La souffrance est engrainée et stockée dans mon bas ventre. Elle s'exprime à corps et à cri pendant mes règles. Je cherche depuis des années la signification de cette douleur car je pense que nulle douleur n'est anodine. Elle est là pour parler, pour pointer. Mais cette intolérable douleur elle pointe vers quoi ? En dehors de mon rapport délétère à la féminité. En dehors des traumas féminins transgénérationnels dont j'ai hérité. Elle pointe vers quoi ?
Je pars à l'aventure... j'ai décidé de vivre ma souffrance à l'endroit. J'explore les instants de ma vie où je l'expérimente et la banalise, la comprime et l'étouffe par bienséance, par stoïcisme, par négligence, par ignorance.

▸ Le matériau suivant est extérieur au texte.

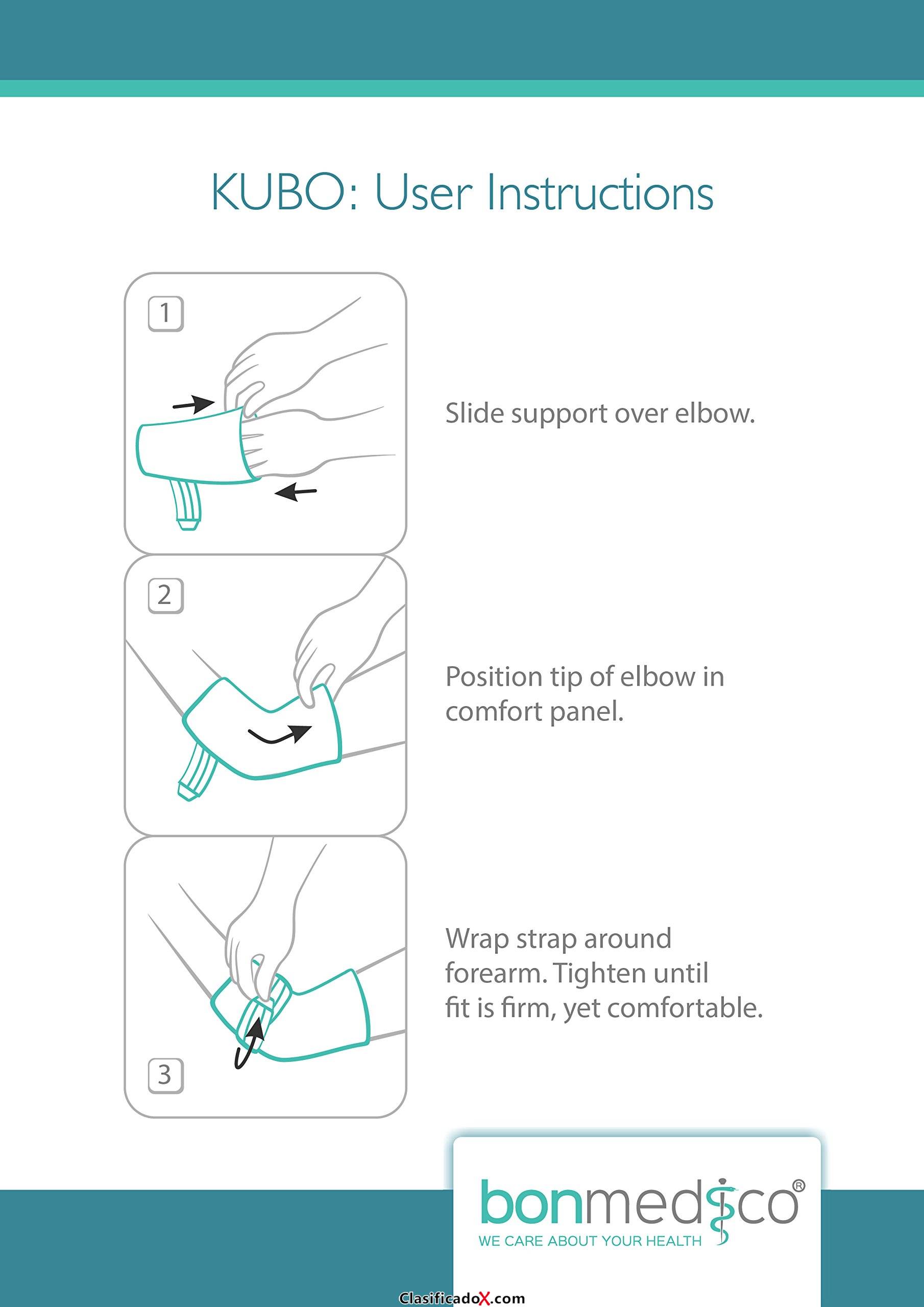 KUBO: User Instructions

1

Slide support over elbow.

2

Position tip of elbow in comfort panel.

3

Wrap strap around forearm. Tighten until fit is firm, yet comfortable.

bonmedico®
WE CARE ABOUT YOUR HEALTH

ClasificadoX.com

Je souffre lorsque je tire sur mes cheveux pour les démêler, indifférente à la délicatesse que réclame mon cuir chevelu. Je souffre lorsque je dis oui alors que alors que j'ai envie de dire non. Je souffre lorsque je constate l'indifférence dans les yeux de mon père. Je souffre à chaque fois que je dois rester le cul vissé sur ma chaise de bureau alors que j'ai envie de danser. Je souffre lorsque je n'essaye pas alors que je peux. Je souffre quand je m'interdis alors que j'ai envie. Je souffre de mes pieds comprimés dans des escarpins et de mes épaules cisaillées par des soutiens. Je souffre lorsque je serre les dents pour étouffer un cri à chaque bande de cire brûlantes arrachées de mon pubis. Je souffre lorsque mon corps est en bas et mon âme est en haut. Je souffre lorsque j'accepte des assauts qui me labourent les reins au lieu de les honorer. Je souffre lorsque ma parole est coupée. Je souffre lorsque je décèle que parfois les gens que j'aime le plus me veulent du mal. Je souffre du poison que certains mots blessants de ma mère déverse sur mon cœur.
Voilà c'est dit. Jusqu'à aujourd'hui mon existence était faite de bouts de souffrance ordinaire, enfilées comme des perles sur le fil de ma vie. Elle s'imprègne avec une aisance déconcertante partout. C'est fou, je n'en avais pas conscience. Et on se l'inflige souvent seul comme des grands. On la minimise ou on la tait sans lui laisser la possibilité de s'exprimer. On regarde ailleurs. Heartbreaking. Ça suffit.